*EXERCISE TASK A*
Using the shutter thread, decide whether each statement agrees with it. Answer yes or no for each, and quote the deciding words exactly. (i) The shutter stuck open only with one particular lens. (ii) The camera's shutter count is roughly 45000. (iii) Derrel suggests removing the grip and testing the camera alone with each battery.
*EXERCISE TASK B*
According to the shutter thread, what was the only way to fix the stuck shutter?
*EXERCISE TASK C*
Output the passage of the shutter thread starting with "So i was shooting" and going on through "Thanks in advance!".

*DOCUMENT*
# D200--Shutter stuck open?! Help!



## D-B-J (May 28, 2011)

So i was shooting at my sisters wedding tonight (luckily not the main shooter), and in using my d200 (with battery grip and two nikon en-el3e batteries), my shutter stuck open on my about 8 times.  The only way to rectify the stuck shutter was to shut off the camera, turn it back on, and press the shutter button. And this happened regardless of which lens i was using, and the batteries were both fully charged. 

Now, the batterygrip is bought used, and one of the batteries is original.  The shutter count is roughly 45000, and the camera has NEVER done this before tonight.

In reading some stuff i found on google, many said it might be an old battery/short battery connection in the grip, and an old shutter.  

Can anyone help??   Thanks in advance!

Jake


----------



## Derrel (May 28, 2011)

My first thought is that the battery grip is not providing a good supply of juice, possibly due to flexing of the grip causing a less than perfect contact with the battery contacts inside the D200's battery well. One, or both of the batteries could also be getting old and infirm...

Can you remove the grip, and try to cross-check the camera solo, with each battery, to see if the problem persists? Sounds like one of the batteries might be aftermarket--which is sometimes a cause for poor fit in side the battery compartment. THere have been thousands of problems with non-maker batteries; "some" of them have had really poor,poor fit and lousy performance, while others have performed well. Part of the way an aftermarket battery performs depends on how the battery is held inside the camera; on some cameras the battery is inserted horizontally, while in others it goes in vertically, with the contacts "up", and if the battery's dimensions are not right, the force of gravity pulls the contacts on the battery away from the in-camera contacts, and the connection sucks, or is non-existant.

*DATASET CONTENT*
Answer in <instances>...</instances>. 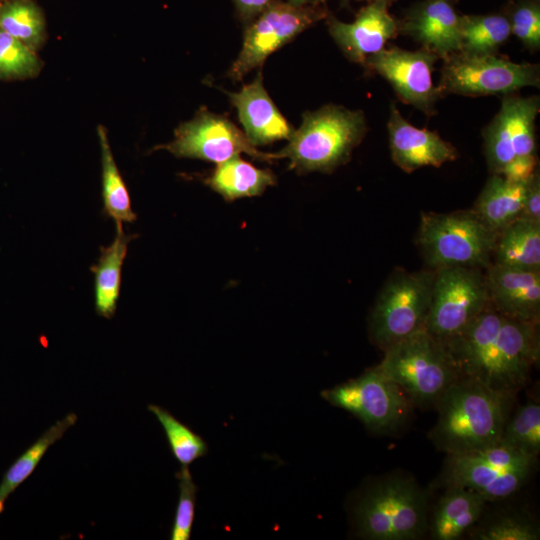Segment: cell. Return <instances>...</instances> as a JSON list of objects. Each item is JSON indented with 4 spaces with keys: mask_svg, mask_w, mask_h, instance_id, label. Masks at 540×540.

*FULL ANSWER A*
(i) No: "this happened regardless of which lens i was using"
(ii) Yes: "The shutter count is roughly 45000"
(iii) Yes: "Can you remove the grip, and try to cross-check the camera solo, with each battery, to see if the problem persists?"

*FULL ANSWER B*
Shutting the camera off, turning it back on, and pressing the shutter button.

*FULL ANSWER C*
So i was shooting at my sisters wedding tonight (luckily not the main shooter), and in using my d200 (with battery grip and two nikon en-el3e batteries), my shutter stuck open on my about 8 times.  The only way to rectify the stuck shutter was to shut off the camera, turn it back on, and press the shutter button. And this happened regardless of which lens i was using, and the batteries were both fully charged. 

Now, the batterygrip is bought used, and one of the batteries is original.  The shutter count is roughly 45000, and the camera has NEVER done this before tonight.

In reading some stuff i found on google, many said it might be an old battery/short battery connection in the grip, and an old shutter.  

Can anyone help??   Thanks in advance!